Dinding belang separo kuning separo merah itu adalah sisi kanan dari satu toko berjudul  "Orang Utan". Tadinya aku kira ini yayasan nirlaba, karena judulnya binatang yang dilindungi ini. Lagipula  berjualan T shirt berdisain khusus dengan kata-kata yang lucu mengena (seperti Joger itu lho). Ternyata T shirt hanya spin off dari obyek utamanya yaitu lukisan. Seniman dibalik ini adalah Charles Cham, yang menggabungkan lukisan dengan gambar dan tulisan. Ia cukup terkenal ternyata secara Internasional. (Aku menginap di guest house di sebelahnya, tapi tak sempat mengunjungi gallery ini. Sayang). Papan berwarna coklat di bawah jeruji besi bertuliskan: Jalan Tukang Besi. Dulu disini banyak terdapat pandai besi. Tahun 2007, satu di antara dua pandai besi tersisa meninggal - kemungkinan karena uap tungku yang terhirup hari-hari.  Sekarang hanya tinggal satu pandai besi di sini, persis di depan guest houseku tadi. Nanti aku ceritakan khusus tentang The Last Blacksmith Standing ini.

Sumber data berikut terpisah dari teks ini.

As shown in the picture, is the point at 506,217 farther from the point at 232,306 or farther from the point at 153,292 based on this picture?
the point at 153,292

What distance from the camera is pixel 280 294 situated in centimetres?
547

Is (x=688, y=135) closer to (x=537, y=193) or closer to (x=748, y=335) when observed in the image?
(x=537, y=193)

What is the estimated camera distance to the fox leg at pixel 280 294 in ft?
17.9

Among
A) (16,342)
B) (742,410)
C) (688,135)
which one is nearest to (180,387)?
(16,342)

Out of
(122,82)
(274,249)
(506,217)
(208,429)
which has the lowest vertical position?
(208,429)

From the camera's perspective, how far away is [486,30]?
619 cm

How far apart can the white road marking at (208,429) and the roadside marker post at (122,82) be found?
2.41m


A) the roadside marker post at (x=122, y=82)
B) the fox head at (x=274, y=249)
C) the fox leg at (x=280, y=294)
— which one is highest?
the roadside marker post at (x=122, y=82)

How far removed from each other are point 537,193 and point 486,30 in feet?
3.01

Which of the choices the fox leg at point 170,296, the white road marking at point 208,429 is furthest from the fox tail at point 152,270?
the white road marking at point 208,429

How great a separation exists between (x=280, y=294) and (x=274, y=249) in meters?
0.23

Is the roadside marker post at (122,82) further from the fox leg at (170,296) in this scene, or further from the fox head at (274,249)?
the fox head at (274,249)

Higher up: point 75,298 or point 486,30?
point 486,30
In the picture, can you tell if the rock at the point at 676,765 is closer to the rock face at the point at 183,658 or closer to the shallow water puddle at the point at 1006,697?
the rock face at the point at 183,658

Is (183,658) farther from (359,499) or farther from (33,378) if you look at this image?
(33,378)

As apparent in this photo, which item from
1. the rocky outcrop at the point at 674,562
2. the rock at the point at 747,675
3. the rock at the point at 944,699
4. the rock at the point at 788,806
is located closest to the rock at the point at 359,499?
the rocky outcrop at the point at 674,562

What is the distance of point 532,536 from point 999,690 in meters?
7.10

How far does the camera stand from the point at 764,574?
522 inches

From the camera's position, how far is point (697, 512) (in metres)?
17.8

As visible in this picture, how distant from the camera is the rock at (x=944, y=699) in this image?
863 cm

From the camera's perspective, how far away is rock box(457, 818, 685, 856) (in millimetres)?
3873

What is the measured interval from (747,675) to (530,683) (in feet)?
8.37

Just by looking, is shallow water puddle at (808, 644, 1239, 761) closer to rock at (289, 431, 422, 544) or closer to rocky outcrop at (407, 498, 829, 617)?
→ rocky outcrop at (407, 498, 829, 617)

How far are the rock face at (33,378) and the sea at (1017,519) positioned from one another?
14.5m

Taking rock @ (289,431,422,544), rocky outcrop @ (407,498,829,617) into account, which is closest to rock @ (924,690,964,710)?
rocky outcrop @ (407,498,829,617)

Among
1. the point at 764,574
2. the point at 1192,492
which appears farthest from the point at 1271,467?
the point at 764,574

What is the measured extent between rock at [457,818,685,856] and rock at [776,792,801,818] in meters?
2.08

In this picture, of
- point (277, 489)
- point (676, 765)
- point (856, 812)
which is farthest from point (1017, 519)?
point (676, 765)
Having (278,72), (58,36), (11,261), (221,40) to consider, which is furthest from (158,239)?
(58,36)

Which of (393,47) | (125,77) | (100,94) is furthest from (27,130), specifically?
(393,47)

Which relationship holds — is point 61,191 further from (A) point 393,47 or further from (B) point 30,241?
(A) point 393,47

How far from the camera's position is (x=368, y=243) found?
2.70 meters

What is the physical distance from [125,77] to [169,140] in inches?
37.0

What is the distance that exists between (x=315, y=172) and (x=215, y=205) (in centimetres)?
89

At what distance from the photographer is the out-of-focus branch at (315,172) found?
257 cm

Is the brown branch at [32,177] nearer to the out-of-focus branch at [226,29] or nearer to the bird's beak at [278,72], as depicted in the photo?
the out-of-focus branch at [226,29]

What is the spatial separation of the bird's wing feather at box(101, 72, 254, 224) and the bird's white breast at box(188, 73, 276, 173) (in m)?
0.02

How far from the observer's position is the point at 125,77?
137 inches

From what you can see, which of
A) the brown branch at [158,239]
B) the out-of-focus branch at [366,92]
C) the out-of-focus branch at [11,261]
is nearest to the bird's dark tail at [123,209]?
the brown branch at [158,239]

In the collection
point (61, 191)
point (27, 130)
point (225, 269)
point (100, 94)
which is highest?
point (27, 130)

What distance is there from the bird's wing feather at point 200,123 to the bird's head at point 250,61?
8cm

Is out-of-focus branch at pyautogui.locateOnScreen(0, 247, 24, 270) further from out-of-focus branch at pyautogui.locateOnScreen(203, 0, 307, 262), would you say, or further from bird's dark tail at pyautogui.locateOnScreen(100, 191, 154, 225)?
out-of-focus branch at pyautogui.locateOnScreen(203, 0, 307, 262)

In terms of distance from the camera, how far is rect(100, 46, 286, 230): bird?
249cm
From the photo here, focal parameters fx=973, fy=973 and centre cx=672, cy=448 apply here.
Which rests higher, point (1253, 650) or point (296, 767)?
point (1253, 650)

Keluar dari makan pagi di suatu restoran sederhana mama' - atau India Selatan- (roti prata tambah  doosa -sejenis crepe- dengan berbagai chutney plus kari dan teh tarik hanya seharga 2 ringgit beberapa sen alias tujuh ribuan perak saja!), aku menemui diri di dunia zaman lima  puluhan. Ruko di sebelah resto pilihanku tadi, berdisain jadul. Ditambah sepeda dengan keranjang depan, tiga bapak-bapak  India, yang satu bersarung, lampu neon, jeruji pinu besi............. lengkaplah setting yang  mentransportasiku  ke dunia sepia. Syukur aku sempat "membekukan" momen ini....
Pertokoan bergaya  seperti ini banyak terdapat di Melaka, Penang, Singapura, Medan, dan kota-kota lain di kedua pinggir selat Melaka. Karena mengkombinasikan berbagai kultur mereka disebut bergaya peranakan atau Nyonya. Arsitektur dasarnya Inggris (Victorian) dengan pengaruh Portugis. Nuansa Cina banyak pada ornamen, lengkungan atap, paduan warna meriah dsb. Di Melaka ada daerah2 yang dinyatakan sebagai national heritage sehingga tidak bisa dirubuhkan diganti yang baru.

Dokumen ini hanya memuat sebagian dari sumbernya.